Hidden Markov Modeling for Maximum Likelihood Neuron Reconstruction

Manuscript

Athey, T.L., Tward, D.J., Mueller, U. et al. Hidden Markov modeling for maximum probability neuron reconstruction. Commun Biol 5, 388 (2022). https://doi.org/10.1038/s42003-022-03320-0.

Relevant directory

brainlit/experiemnts/ViterBrain

How to use ViterBrain

  • First, make sure that you have installed the brainlit package [Documentation].

  • Second, uncompress the data brainlit/experiments/ViterBrain/data/example.zip. brainlit/experiemnts/ViterBrain/data/sample.zip can also be used.

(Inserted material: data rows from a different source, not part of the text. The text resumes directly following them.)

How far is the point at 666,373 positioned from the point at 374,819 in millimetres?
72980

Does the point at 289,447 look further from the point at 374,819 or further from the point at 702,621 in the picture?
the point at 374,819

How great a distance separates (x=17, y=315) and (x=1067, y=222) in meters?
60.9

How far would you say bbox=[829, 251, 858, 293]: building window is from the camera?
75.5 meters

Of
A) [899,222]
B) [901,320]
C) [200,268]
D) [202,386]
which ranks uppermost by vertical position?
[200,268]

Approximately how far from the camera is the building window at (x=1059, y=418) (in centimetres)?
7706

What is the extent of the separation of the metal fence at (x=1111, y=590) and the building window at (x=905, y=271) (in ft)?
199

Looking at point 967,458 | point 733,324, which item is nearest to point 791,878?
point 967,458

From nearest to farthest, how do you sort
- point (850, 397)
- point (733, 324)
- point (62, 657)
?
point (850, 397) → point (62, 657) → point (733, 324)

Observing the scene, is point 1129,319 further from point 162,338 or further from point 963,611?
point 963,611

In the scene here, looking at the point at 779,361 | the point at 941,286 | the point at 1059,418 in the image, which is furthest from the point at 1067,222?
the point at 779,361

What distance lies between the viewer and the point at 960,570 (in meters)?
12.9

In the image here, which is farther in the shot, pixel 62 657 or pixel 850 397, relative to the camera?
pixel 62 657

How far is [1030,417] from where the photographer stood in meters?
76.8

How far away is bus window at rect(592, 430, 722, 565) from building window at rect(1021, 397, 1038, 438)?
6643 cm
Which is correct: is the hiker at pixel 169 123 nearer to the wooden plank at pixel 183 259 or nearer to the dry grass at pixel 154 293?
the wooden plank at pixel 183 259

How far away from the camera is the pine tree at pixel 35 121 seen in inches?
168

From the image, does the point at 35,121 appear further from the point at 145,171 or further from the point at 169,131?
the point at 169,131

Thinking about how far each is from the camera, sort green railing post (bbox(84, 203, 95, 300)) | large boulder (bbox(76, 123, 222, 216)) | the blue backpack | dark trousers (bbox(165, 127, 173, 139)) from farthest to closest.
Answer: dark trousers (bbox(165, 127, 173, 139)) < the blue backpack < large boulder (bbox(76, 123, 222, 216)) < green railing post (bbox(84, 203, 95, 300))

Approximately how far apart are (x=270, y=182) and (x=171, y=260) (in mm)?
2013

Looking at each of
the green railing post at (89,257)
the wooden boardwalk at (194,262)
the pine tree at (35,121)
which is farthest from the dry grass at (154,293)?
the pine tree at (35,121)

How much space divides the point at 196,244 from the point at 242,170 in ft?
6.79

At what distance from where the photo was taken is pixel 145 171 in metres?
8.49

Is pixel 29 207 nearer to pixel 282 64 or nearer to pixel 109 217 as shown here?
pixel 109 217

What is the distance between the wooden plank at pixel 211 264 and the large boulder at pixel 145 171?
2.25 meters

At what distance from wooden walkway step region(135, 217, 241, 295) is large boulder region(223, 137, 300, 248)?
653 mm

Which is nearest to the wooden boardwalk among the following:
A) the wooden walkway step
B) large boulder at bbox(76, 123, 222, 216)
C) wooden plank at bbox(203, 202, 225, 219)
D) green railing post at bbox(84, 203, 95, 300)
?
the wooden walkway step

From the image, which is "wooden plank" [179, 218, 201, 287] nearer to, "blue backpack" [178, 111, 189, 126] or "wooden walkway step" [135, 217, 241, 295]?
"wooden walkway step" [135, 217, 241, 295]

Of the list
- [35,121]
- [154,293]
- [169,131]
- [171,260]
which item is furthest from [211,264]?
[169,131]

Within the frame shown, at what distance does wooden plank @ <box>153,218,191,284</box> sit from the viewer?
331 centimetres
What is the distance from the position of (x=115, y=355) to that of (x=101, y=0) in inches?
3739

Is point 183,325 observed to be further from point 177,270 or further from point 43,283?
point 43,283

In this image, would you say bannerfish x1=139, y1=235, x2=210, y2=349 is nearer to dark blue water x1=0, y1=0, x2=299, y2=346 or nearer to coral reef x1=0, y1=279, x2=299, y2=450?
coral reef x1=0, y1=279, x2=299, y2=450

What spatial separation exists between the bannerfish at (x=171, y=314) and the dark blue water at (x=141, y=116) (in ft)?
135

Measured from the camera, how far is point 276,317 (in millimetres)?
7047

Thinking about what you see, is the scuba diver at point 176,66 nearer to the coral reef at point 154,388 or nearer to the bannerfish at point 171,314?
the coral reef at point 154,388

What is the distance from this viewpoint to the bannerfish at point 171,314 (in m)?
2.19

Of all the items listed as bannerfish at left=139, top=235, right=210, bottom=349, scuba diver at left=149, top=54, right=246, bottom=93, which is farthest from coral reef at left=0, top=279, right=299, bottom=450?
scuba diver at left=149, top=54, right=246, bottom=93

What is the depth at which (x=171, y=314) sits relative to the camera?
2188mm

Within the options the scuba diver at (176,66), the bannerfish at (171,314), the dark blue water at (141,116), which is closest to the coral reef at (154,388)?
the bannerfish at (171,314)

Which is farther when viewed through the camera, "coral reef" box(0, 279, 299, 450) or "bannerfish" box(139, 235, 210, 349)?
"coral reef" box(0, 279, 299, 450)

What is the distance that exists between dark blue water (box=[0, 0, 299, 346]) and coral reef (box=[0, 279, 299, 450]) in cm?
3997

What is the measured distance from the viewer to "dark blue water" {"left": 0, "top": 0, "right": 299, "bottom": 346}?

  • Make sure you are using Python3.9

  • Then, you can run some of the tutorial notebooks in the notebooks folder:
    • ViterBrain.ipynb - shows a programmatic example of the pipeline, based on zarr inputs.

    • fig3-voxels.ipynb - generates Figure 3 from the paper.

    • fig7-results.ipynb - generates Figure 7 from the paper.

    • other notebooks can be useful for referemce, they were used in generating results in the paper.

  • The files in the scripts folder also can be useful:
    • napari_gui.py - shows the GUI prototype.
      • click on colored fragment to select, red arrow will identify orientation.

      • o-key or switch states button to switch orientation of selected fragment.

      • click on another colored fragment (and hit o-key if necessary to switch orientation).

      • click on the labels layer in the left hand pane, then click somewhere on the image (not on a fragment)

      • t-key or trace button to trace between fragments.

      • c-key or clear selected states button to clear the selected fragments.

      • q-key or clear all button to clear all annotations.

      • n-key or next color button to change colors (3 total colors).

    • other scripts are for reference for benchmarking the timing of the pipeline.